In the first half of 2025, FANC conducted a thorough analysis of the LTO files for Tihange Reactor 3 and Doel Reactor 4 and provided the results to Electrabel in June. FANC requested a number of additional adjustments to the action plan. These including additional studies, clarification of certain action points and accelerated implementation of a number of planned actions. The action plan for Tihange Reactor 3 has now been completed and approved in this way.
FANC noted that during the LTO overhaul, a portion of the action plan was already implemented (for example, testing, inspections and preventive replacement of obsolete components).
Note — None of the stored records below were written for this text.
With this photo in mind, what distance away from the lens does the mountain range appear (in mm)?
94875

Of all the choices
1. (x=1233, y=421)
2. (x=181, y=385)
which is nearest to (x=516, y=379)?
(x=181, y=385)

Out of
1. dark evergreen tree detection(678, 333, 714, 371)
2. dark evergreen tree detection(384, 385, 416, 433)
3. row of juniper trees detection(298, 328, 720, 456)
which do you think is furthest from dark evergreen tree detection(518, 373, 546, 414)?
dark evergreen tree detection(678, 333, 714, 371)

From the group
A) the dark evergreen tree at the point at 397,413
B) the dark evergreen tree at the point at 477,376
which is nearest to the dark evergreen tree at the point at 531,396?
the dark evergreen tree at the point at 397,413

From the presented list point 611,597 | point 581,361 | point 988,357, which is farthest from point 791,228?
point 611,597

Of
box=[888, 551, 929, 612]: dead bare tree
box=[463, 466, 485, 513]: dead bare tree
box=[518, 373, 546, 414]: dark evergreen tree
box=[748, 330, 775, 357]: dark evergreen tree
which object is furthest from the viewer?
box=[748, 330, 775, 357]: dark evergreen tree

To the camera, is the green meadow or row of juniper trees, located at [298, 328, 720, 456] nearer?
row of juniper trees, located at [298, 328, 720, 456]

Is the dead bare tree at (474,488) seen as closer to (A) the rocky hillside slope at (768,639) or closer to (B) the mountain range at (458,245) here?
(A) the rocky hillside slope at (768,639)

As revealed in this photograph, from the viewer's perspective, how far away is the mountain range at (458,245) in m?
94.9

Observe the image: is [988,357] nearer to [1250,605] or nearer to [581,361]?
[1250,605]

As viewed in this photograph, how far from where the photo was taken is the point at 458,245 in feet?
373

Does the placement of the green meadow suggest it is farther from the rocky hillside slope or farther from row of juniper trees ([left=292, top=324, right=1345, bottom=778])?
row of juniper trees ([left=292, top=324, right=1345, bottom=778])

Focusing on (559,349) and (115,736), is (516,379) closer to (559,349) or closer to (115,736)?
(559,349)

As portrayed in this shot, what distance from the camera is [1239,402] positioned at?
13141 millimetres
The remaining measures in the action plan will be finished within a period of three years, by September 2028 at the latest. FANC and Bel V will continue to monitor implementation.
Doel Reactor 4 was taken offline on the 30th of June for its LTO overhaul. As with Tihange Reactor 3, its restart requires approval of the action plan, and a positive assessment of the actions carried out. The restart of Doel Reactor 4 is scheduled for the1st of November at the latest.
In May of this year, Belgium’s federal parliament voted to repeal the 2003 law for the phase-out of nuclear power and banning the construction of new nuclear generating capacity.
FANC has called for “clarity to be provided in the course of this legislative term on a possible extension of the operation of Doel Reactor 4 and Tihange Reactor 3 after 2035. This will allow the necessary safety analyses and preparatory steps to be started in good time.”